Maybe trying individual rate will help. I think the work units and/or group efficiency methods might confuse. The group's numbers change, but the rate at which each person works does not. Fewer people to work equals more time to finish.
Find the rate of an individual programmer.
Just add (# of workers) to LHS in the standard (\(rt=W\)) formula. To find individual rate, you have to use t = 3 days
(# of workers * r * t) = W# of workers = 15, \(r\) = ??, \(t = 3\), \(W = 1\)
\((15 * r * 3) = 1\)
\(45r = 1\)
\(r = \frac{1}{45}\)
At that individual programmer's rate, in ONE day, the amount of work that 15 workers will finish, (# * r * t) = W:
\((15 *\frac{1}{45} * 1) =(\frac{15}{45}) =(\frac{1}{3})\) of work is finished.

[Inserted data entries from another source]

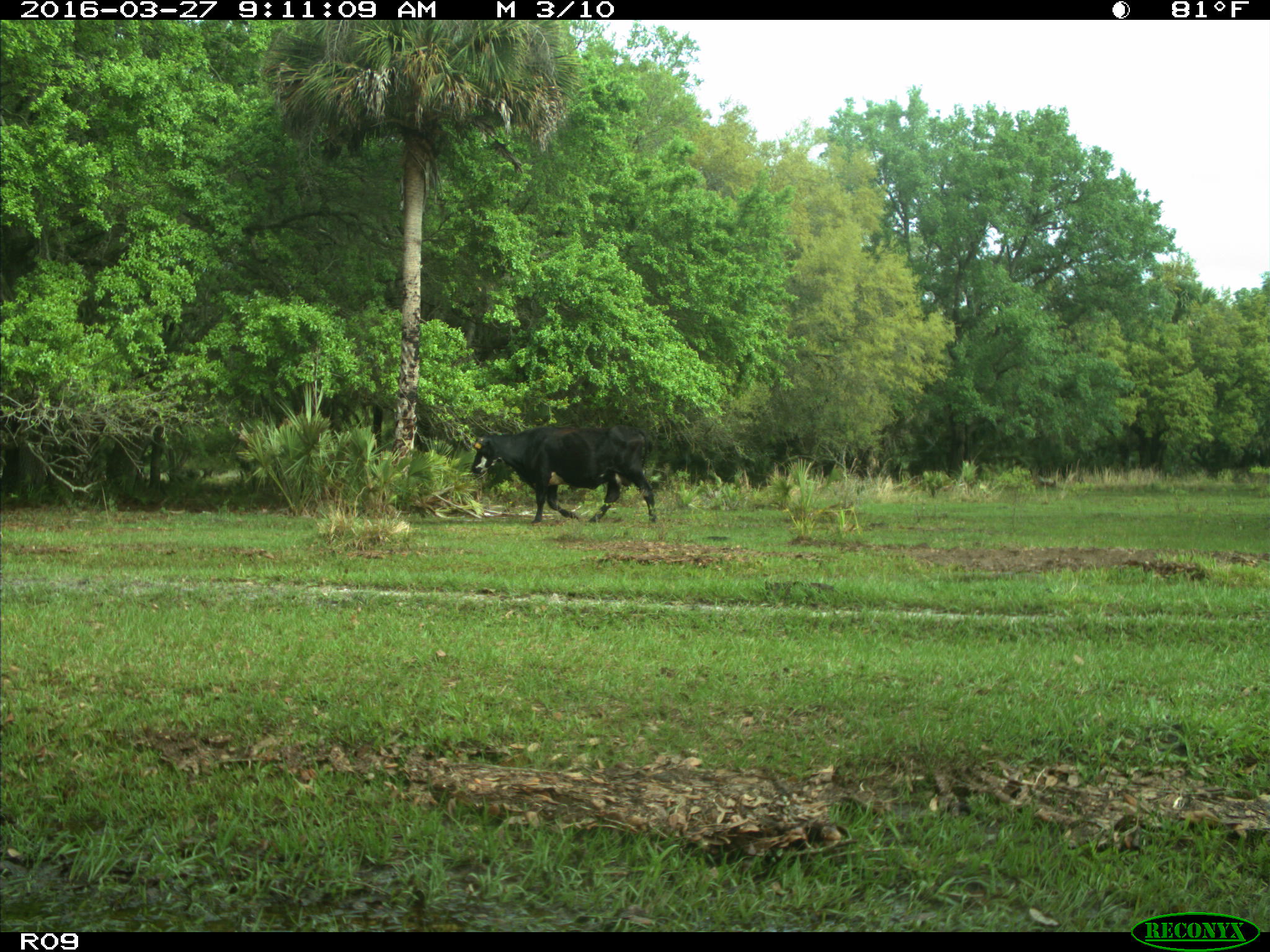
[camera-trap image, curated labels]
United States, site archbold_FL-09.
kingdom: Animalia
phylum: Chordata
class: Mammalia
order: Artiodactyla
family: Bovidae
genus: Bos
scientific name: Bos taurus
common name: domestic cow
Bos taurus (domestic cow).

\(\frac{2}{3}\) of work remains
But nine workers have gone. Use individual rate for the new number of workers.
How many [] days are needed for 6 workers to finish the remaining
\(\frac{2}{3}\) of W?
(# of workers * r * t) = W
# of workers = 6, \(r =\frac{1}{45}\),\(t\) = ??, \(W =\frac{2}{3}\)
Time needed: \((6 *\frac{1}{45} * t)\) = \(\frac{2}{3}\)
\((\frac{6}{45}t) = \frac{2}{3}\)
\(t = (\frac{2}{3}) * (\frac{45}{6})\)
\(t\) = 5 days
Total days:
ONE DAY for 15 people to finish 1/3, and
FIVE DAYS for 6 people to finish 2/3
1 + 5 = 6 days' total.
After the first day (subtract it from the total days) it takes: (6 - 1) = 5 MORE days
Hope it helps!